GIS operates on many levels. On the most basic level, geographic information systems technology is used as computer cartography, that is for straight forward mapping. The real power of GIS is through using spatial and statistical methods to analyze attribute and geographic information. The end result of the analysis can be derivative information, interpolated information or prioritized information.
GIS Versus Geospatial
There is an increasing trend to use the term geospatial instead of GIS. What is the difference between geospatial and GIS? Although some may use the terms interchangeably, there is a distinct difference between the two in that GIS refers more narrowly to the traditional definition of using layers of geographic data to produce spatial analysis and derivative maps. Geospatial is more broadly use to refer to all technologies and applications of geographic data. For example, popular social media sites such as Foursquare and Facebook use “check-ins” that allow their users the ability to geographically tag their statuses. While those applications are considered to be geospatial, they don’t fall underneath the stricter definition of what makes up a geographic information system. More: What’s is the Difference Between GIS and Geospatial?

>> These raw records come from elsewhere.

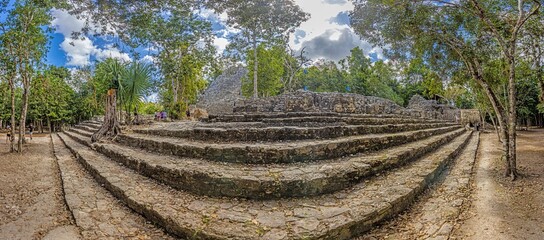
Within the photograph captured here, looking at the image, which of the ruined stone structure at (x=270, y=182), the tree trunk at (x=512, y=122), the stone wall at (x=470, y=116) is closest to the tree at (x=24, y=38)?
the ruined stone structure at (x=270, y=182)

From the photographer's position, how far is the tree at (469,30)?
17.4 feet

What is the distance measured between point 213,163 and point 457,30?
6603 mm

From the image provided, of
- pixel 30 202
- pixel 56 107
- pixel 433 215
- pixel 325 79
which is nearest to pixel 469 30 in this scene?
pixel 433 215

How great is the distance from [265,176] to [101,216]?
6.95 ft

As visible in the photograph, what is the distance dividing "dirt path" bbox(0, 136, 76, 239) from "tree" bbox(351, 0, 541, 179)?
23.0ft

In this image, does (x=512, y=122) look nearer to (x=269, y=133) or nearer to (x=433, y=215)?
(x=433, y=215)

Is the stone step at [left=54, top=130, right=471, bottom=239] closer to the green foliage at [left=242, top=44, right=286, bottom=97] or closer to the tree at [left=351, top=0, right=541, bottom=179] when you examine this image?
the tree at [left=351, top=0, right=541, bottom=179]

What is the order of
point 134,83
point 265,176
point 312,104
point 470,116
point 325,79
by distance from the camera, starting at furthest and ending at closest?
point 325,79 → point 470,116 → point 312,104 → point 134,83 → point 265,176

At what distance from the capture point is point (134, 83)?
1192 cm

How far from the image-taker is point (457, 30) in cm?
660

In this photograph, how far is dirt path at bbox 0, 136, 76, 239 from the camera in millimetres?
3193

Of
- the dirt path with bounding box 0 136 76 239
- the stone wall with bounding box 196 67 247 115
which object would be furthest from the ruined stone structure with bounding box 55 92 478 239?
the stone wall with bounding box 196 67 247 115

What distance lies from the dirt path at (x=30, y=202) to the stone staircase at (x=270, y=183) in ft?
2.38

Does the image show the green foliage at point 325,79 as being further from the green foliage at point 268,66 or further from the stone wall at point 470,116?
the stone wall at point 470,116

Other quotes to answer “What is GIS?”
“In the strictest sense, a GIS is a computer system capable of assembling, storing, manipulating, and displaying geographically referenced information, i.e. data identified according to their locations. Practitioners also regard the total GIS as including operating personnel and the data that go into the system.” ~ USGS“
A geographic information system (GIS) is a computer-based tool for mapping and analyzing things that exist and events that happen on earth. GIS technology integrates common database operations such as query and statistical analysis with the unique visualization and geographic analysis benefits offered by maps.” ~ ESRI
“GIS is an integrated system of computer hardware, software, and trained personnel linking topographic, demographic, utility, facility, image and other resource data that is geographically referenced.” ~ NASA
“A geographic information system is a special case of information systems where the database consists of observations on spatially distributed features, activities or events, which are definable in space as points, lines, or areas. A geographic information system manipulates data about these points, lines, and areas to retrieve data for ad hoc queries and analyses” (Kenneth Dueker,Portland State University, 1979).
GIS has already affected most of us in some way without us even realizing it. If you’ve ever using an Internet mapping program to find directions, congratulations, you’ve personally used GIS. The new supermarket chain on the corner was probably located using GIS to determine the most effective place to meet customer demand.